▸ Given exercise:
Copy word for word the lines of data below from the line containing "In which vertical" through the line containing "How far from the camera origin is (58,24)?", including both of those lines.

## Begin Information shown

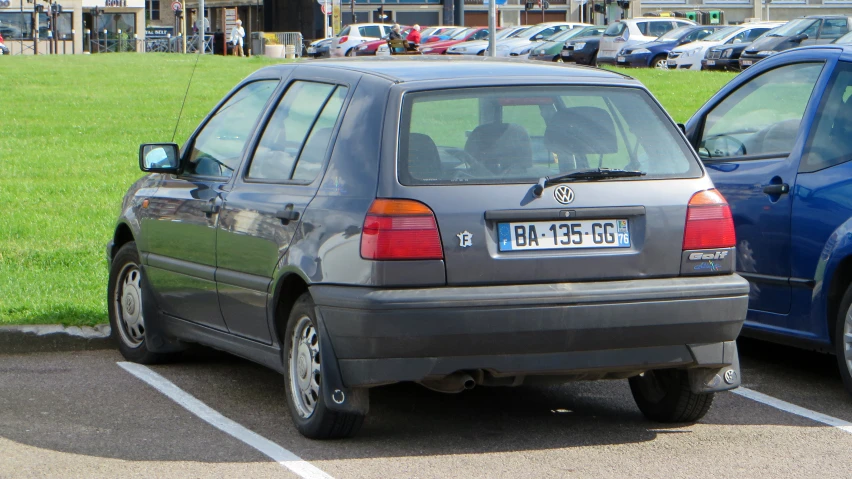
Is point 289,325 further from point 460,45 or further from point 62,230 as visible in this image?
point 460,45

## End Information shown
## Begin Information shown

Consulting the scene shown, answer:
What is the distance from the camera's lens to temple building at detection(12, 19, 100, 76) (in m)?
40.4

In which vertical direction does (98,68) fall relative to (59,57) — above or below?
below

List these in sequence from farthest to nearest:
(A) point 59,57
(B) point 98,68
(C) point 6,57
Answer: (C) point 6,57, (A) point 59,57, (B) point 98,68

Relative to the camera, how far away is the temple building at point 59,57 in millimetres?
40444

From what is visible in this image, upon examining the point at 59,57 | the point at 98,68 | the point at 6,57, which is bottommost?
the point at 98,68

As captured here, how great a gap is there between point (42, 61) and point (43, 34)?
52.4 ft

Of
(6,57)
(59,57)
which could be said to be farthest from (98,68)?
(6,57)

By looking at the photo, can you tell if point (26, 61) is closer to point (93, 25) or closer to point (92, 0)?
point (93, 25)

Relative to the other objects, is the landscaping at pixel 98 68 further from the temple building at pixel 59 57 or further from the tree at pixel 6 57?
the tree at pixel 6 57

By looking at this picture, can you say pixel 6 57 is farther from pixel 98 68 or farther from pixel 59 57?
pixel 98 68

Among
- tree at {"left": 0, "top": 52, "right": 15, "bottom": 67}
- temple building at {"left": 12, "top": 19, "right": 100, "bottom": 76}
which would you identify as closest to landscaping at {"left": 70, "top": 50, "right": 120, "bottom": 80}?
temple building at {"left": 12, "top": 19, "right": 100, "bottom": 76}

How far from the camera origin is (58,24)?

## End Information shown

▸ Response:
In which vertical direction does (98,68) fall relative to (59,57) — above or below?
below

List these in sequence from farthest to nearest:
(A) point 59,57
(B) point 98,68
(C) point 6,57
Answer: (C) point 6,57, (A) point 59,57, (B) point 98,68

Relative to the camera, how far away is the temple building at point 59,57 in millimetres?
40444

From what is visible in this image, upon examining the point at 59,57 | the point at 98,68 | the point at 6,57, which is bottommost?
the point at 98,68

As captured here, how great a gap is there between point (42, 61) and point (43, 34)?
52.4 ft

Of
(6,57)
(59,57)
which could be said to be farthest from (98,68)?
(6,57)

By looking at the photo, can you tell if point (26, 61) is closer to point (93, 25) or closer to point (92, 0)?
point (93, 25)

Relative to the other objects, is the landscaping at pixel 98 68 further from the temple building at pixel 59 57 or further from the tree at pixel 6 57?
the tree at pixel 6 57

By looking at this picture, can you say pixel 6 57 is farther from pixel 98 68 or farther from pixel 59 57?
pixel 98 68

Among
- tree at {"left": 0, "top": 52, "right": 15, "bottom": 67}
- temple building at {"left": 12, "top": 19, "right": 100, "bottom": 76}
which would you identify as closest to landscaping at {"left": 70, "top": 50, "right": 120, "bottom": 80}?
temple building at {"left": 12, "top": 19, "right": 100, "bottom": 76}

How far from the camera origin is (58,24)?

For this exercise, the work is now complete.